None of the phenomena and issues, or their social and ethical import, that we examined in The Courage to Fail and in Spare Parts have vanished from the landscape of organ replacement. They recurrently appear in medical and bioethical literature and conferences, state and federal policy arenas, and print and electronic media, belying the "routinization" of transplants and dialysis that has allegedly taken place since their clinical inception. One of the most fundamental and tenacious phenomena, for example, is the persistence of the rejection reaction as the central problem of biomedical uncertainty, despite the advances in knowledge of the biology of organ and tissue rejection that have been made, and the development of more efficacious immunosuppressive drugs that has occurred.

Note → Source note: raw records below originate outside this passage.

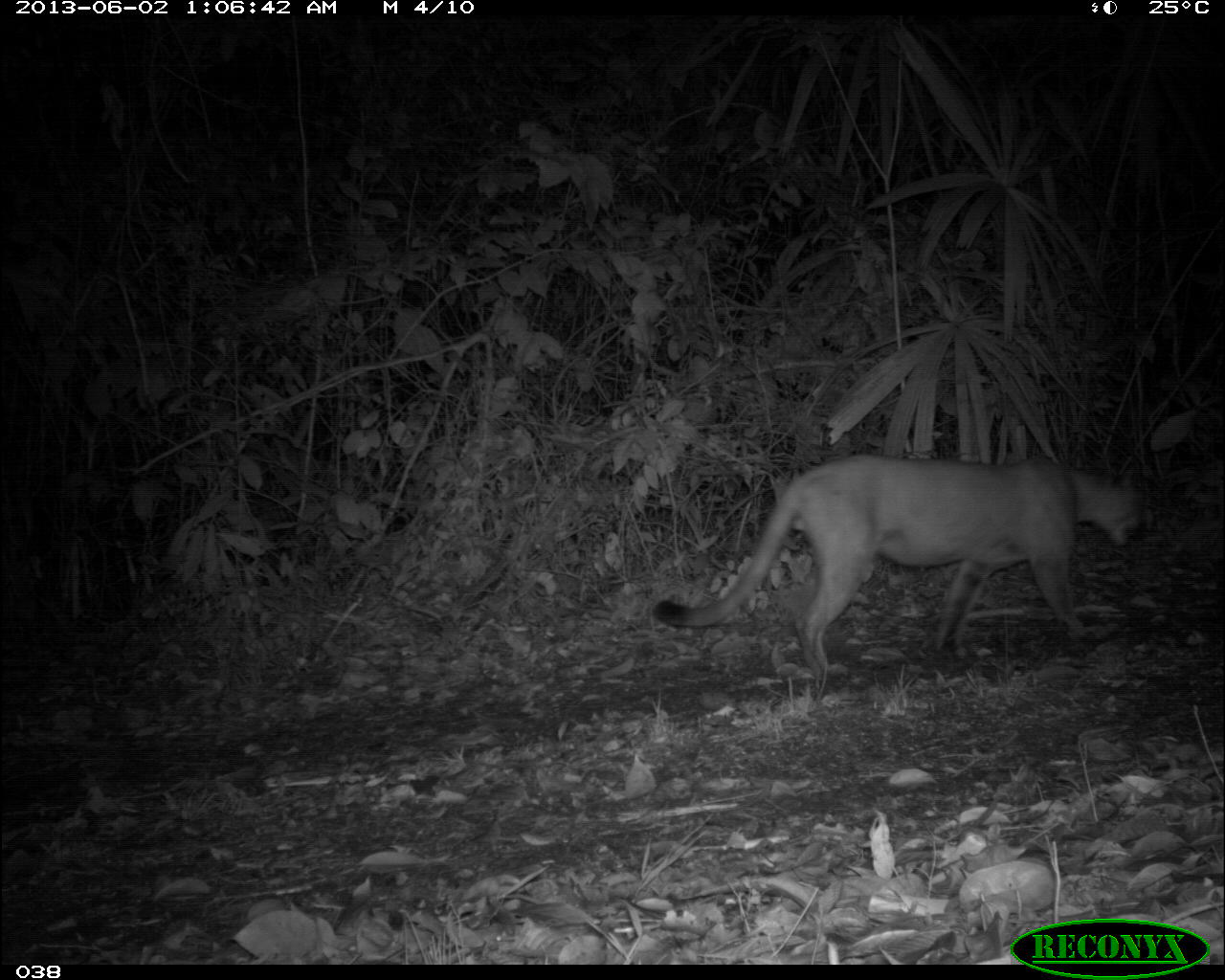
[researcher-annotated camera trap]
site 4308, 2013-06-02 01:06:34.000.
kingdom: Animalia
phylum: Chordata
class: Mammalia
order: Carnivora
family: Felidae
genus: Puma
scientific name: Puma concolor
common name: mountain lion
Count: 1.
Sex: male.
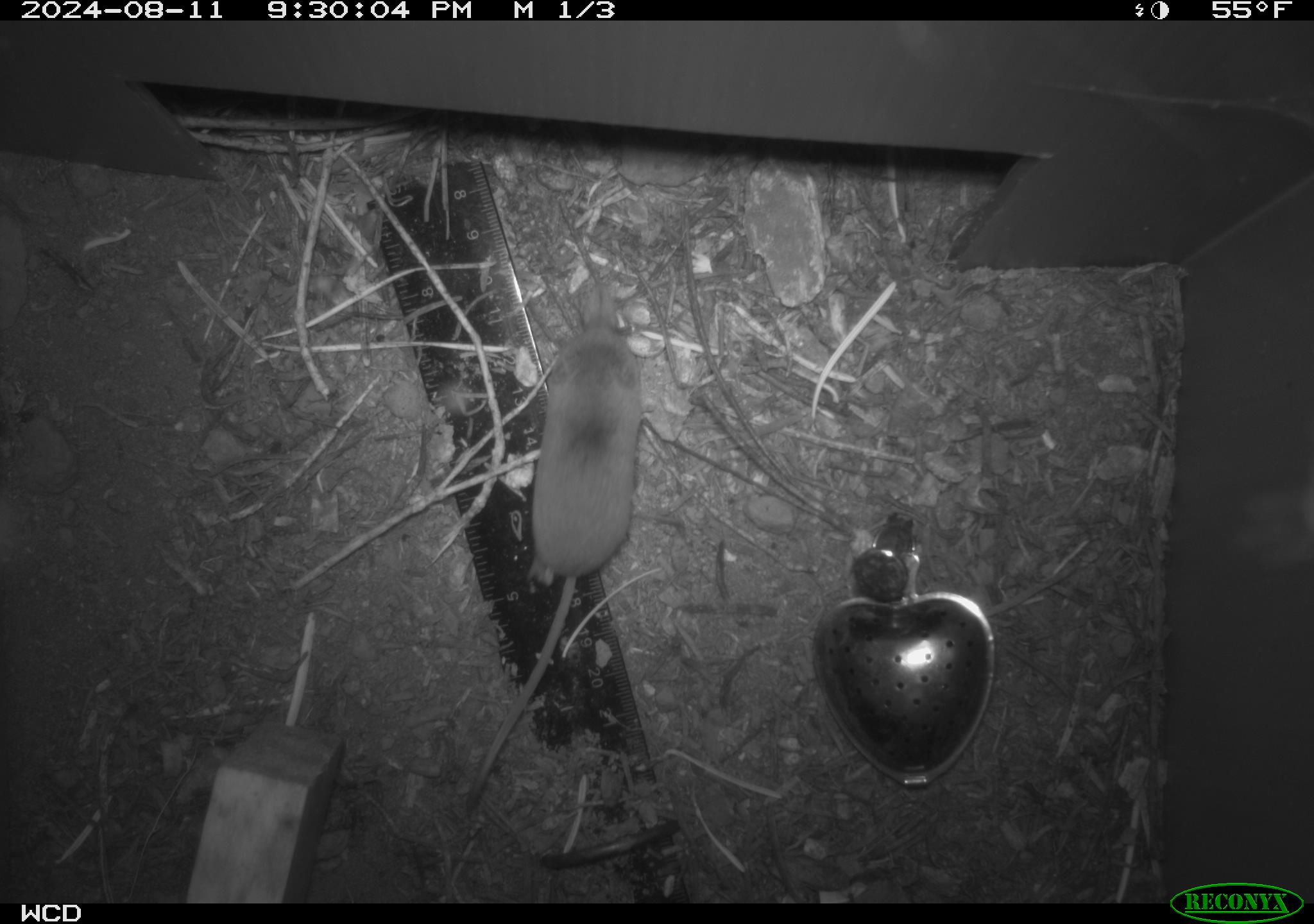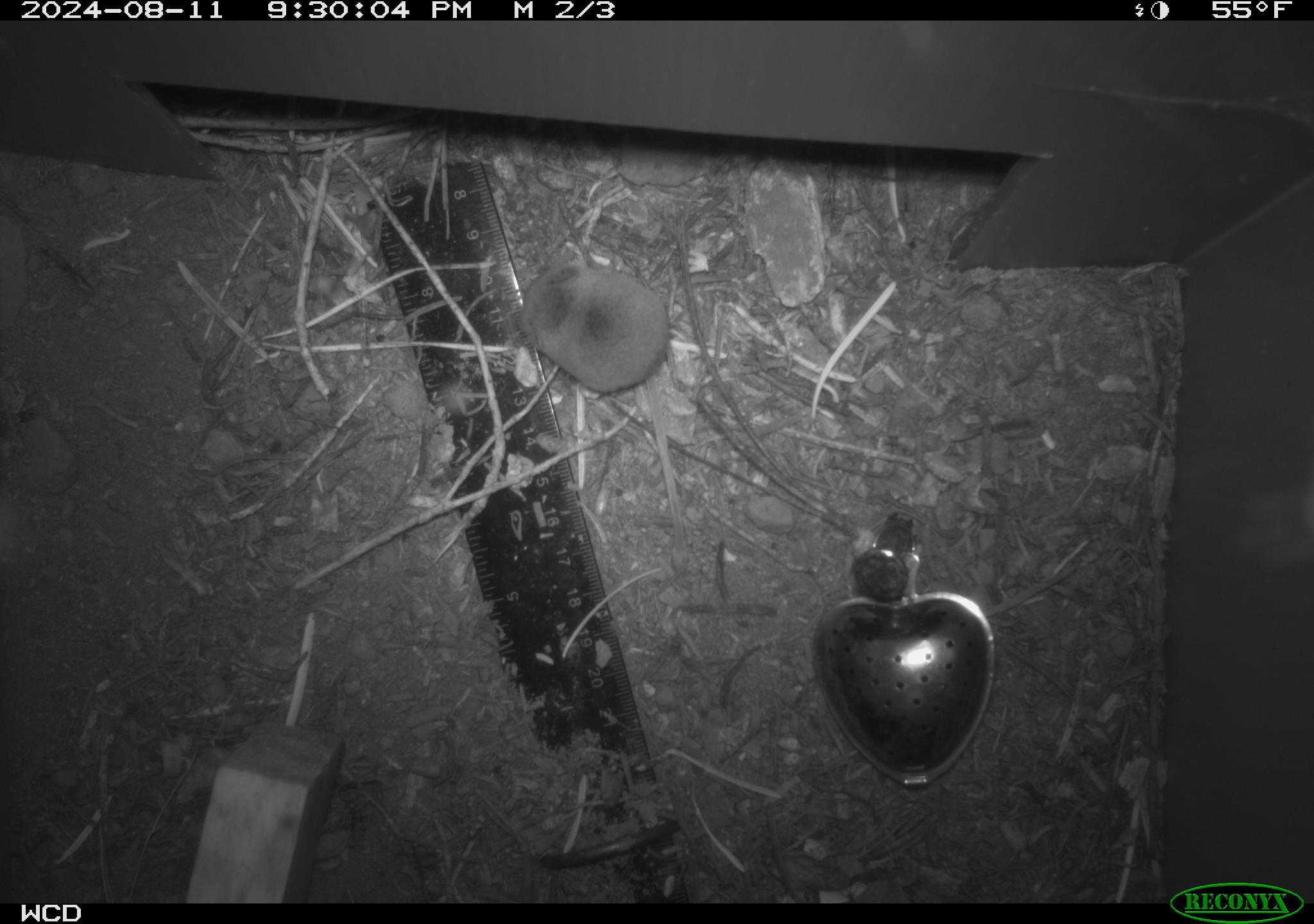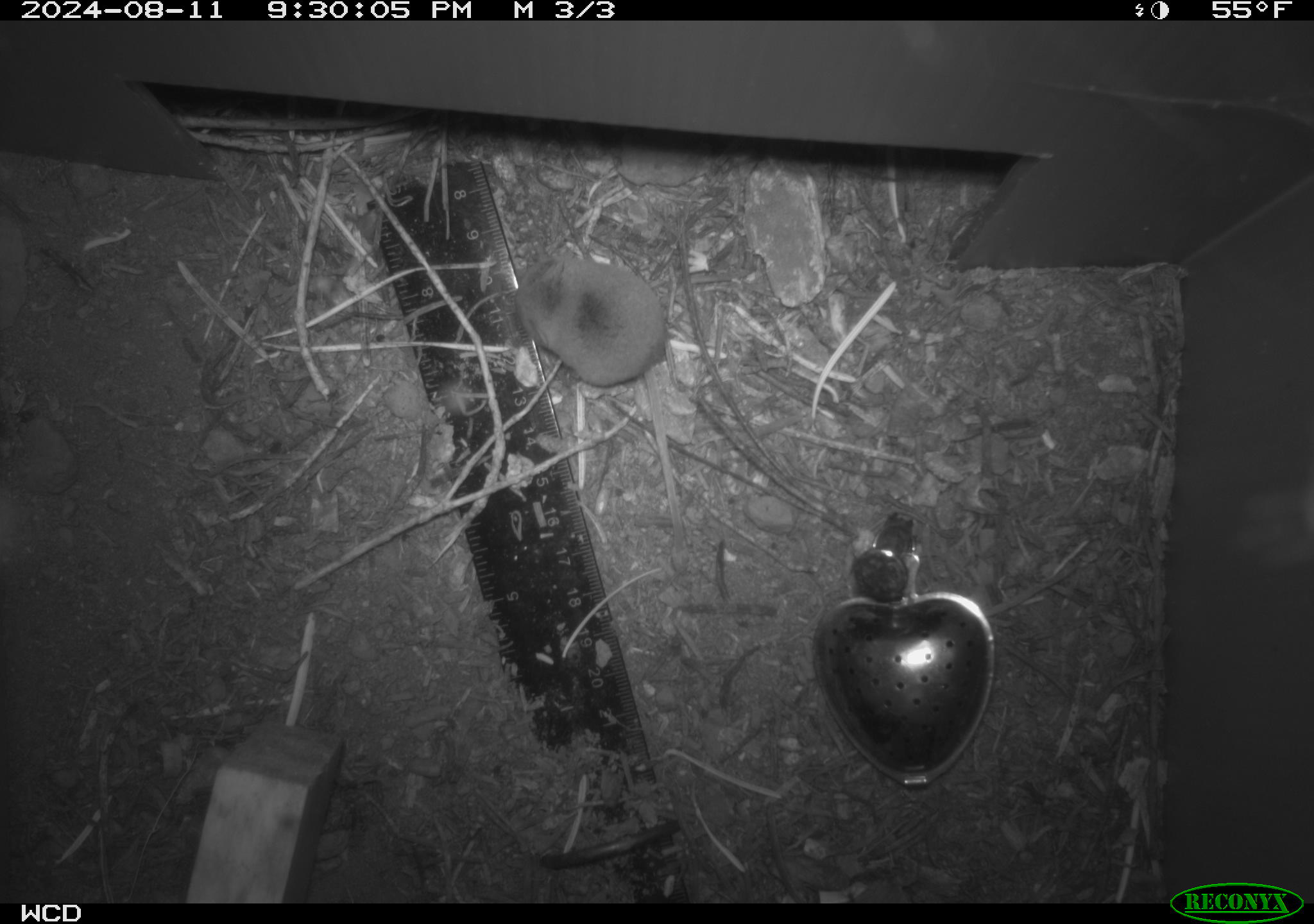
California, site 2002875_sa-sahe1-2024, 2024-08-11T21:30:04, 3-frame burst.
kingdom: Animalia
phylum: Chordata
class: Mammalia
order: Eulipotyphla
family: Soricidae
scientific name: Soricidae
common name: shrews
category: soricidae family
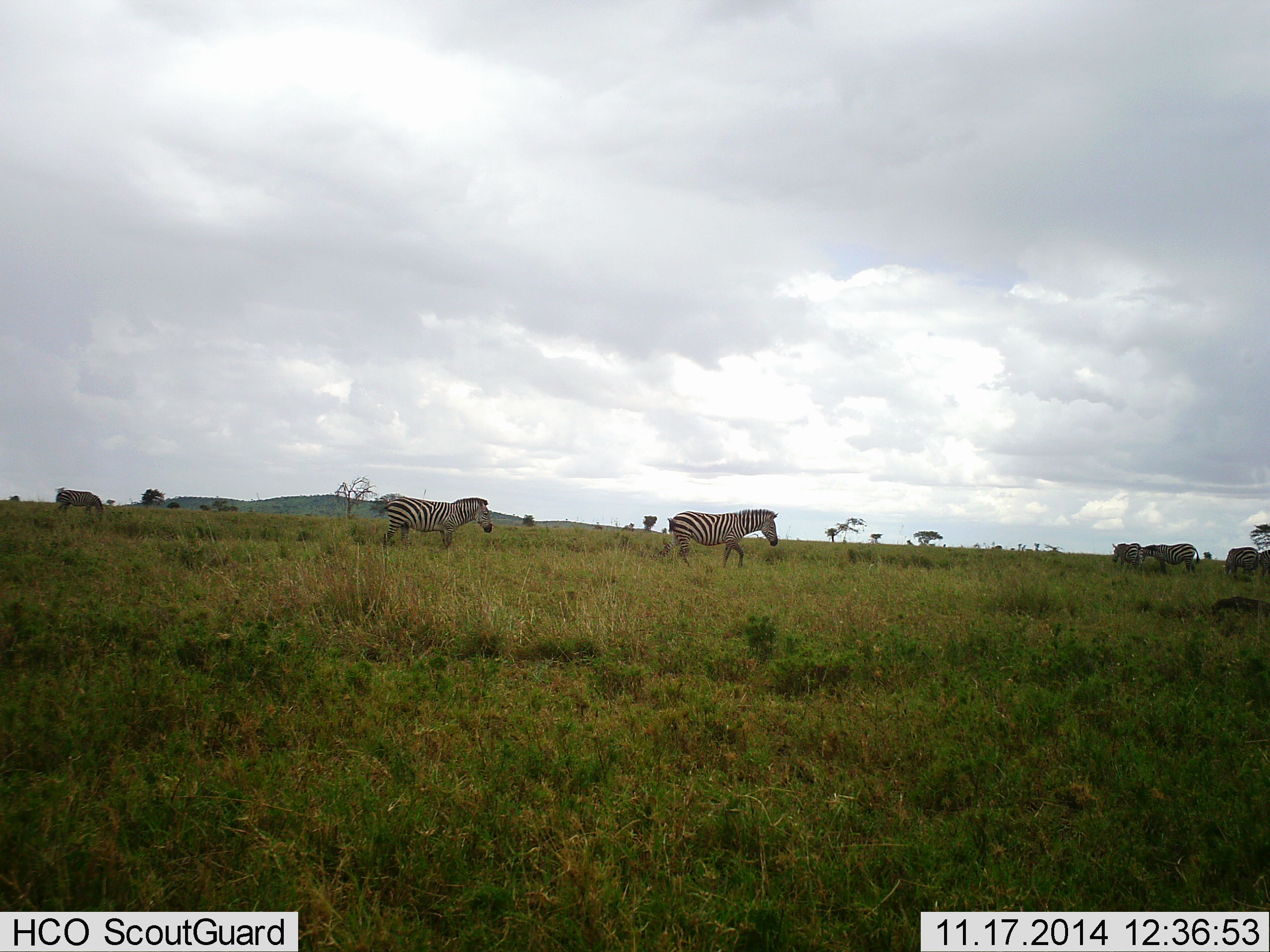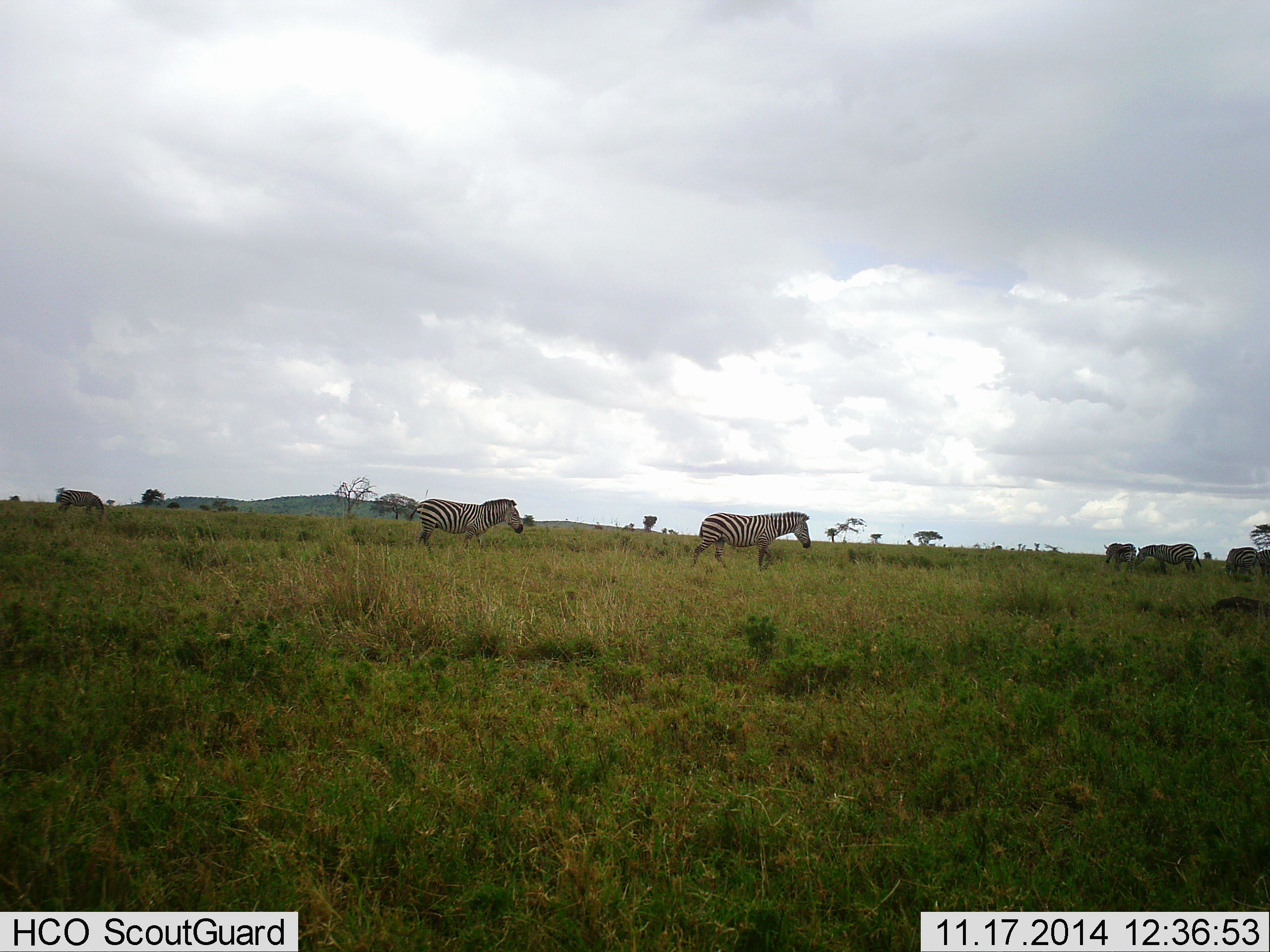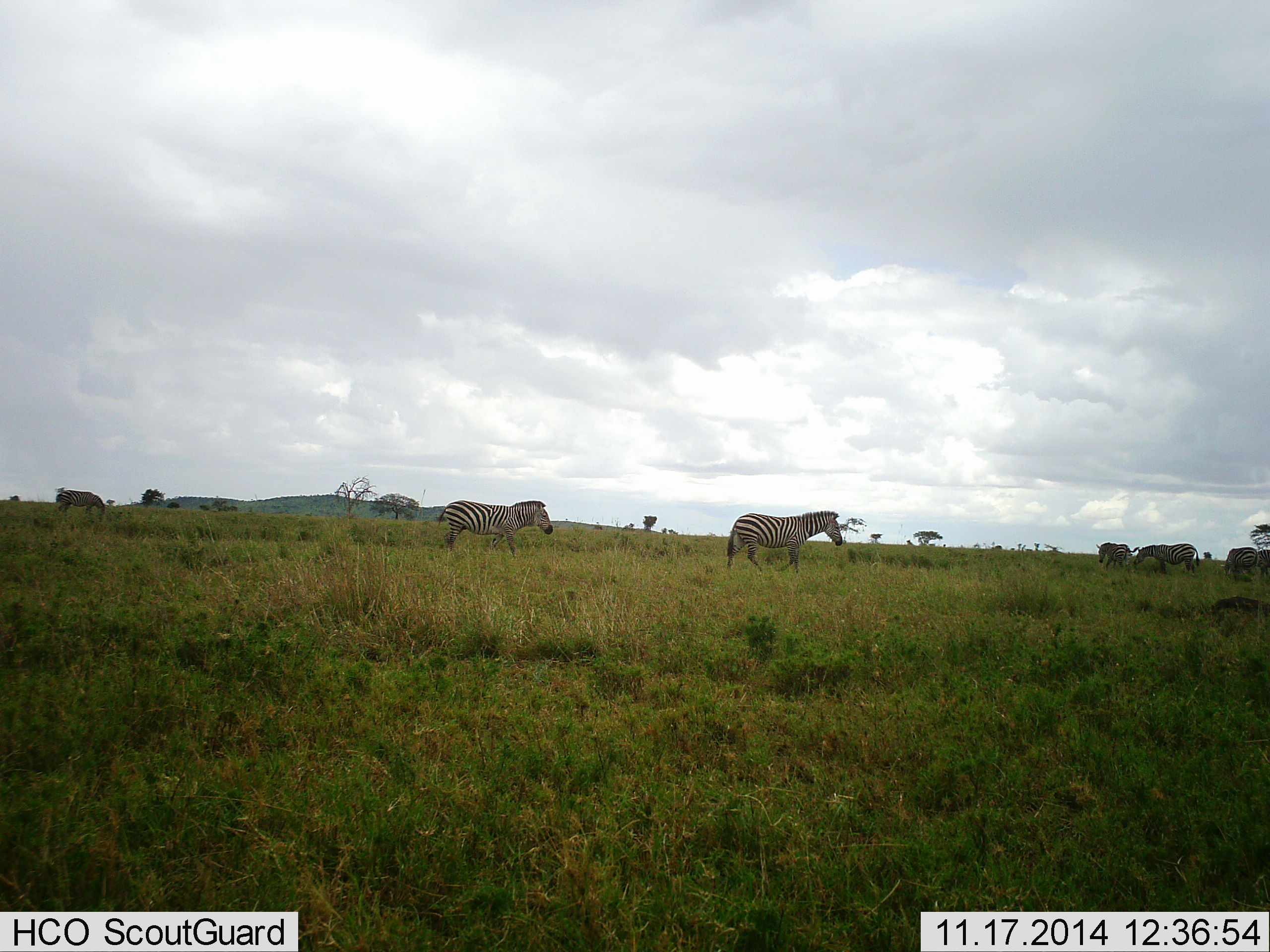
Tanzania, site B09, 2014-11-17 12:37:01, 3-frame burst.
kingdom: Animalia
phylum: Chordata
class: Mammalia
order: Perissodactyla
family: Equidae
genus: Equus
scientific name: Equus quagga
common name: plains zebra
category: zebra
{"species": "zebra (plains zebra) (Equus quagga)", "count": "7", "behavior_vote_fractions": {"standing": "50%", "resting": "0%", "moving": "100%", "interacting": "0%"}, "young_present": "0%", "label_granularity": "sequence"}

Transplantation as a Gift of Life
Since the first organ grafts were performed in the mid-1950s, we have pointed out, transplantation has been defined by the medical profession, organ procurement agencies, and the public as a "gift of life"a concept that has been consistently utilized as the major slogan to encourage organ donation. This has reinforced, but not necessarily created, the powerful psychological, social, cultural, and existential experiences that donors, recipients, their families, and transplant teams undergo as concomitants of this at-once bodily, and more-than-corporeal, way of giving parts of oneself to known or unknown others. To a remarkable degree, what we have called these "gift-exchange" dimensions of organ transplantation were presciently described and analyzed in the early 1900s by the French sociologist Marcel Mauss in his classic essay, The Gift , through his delineation of the triple set of "symmetrical and reciprocal" obligations to offer, accept, and repay that the proffering of a gift entails, the bond that the gift and the obligations attached to it create between giver and receiver, and the strains that they also involve. These attributes of organ transplantation do not seem to have faded with the passage of time, or to have been diminished by the supposedly less "extraordinary" medical and surgical status now attached to transplantation. Notably, for example, what we identified as the "anthropomorphization" and the "tyranny" of the gift are still pervasively experienced by organ recipients. Many still grapple with the unrequitable magnitude of the gift received, and with the haunting sense that some of the psychic and social as well as the physical qualities of the donor are transferred with his or her organ into their body, personhood, and life. And, in the case of cadaveric transplants, they also may have guilt-ridden feelings about the fact that the organ received ensued from the death of an unseen, anonymous benefactor.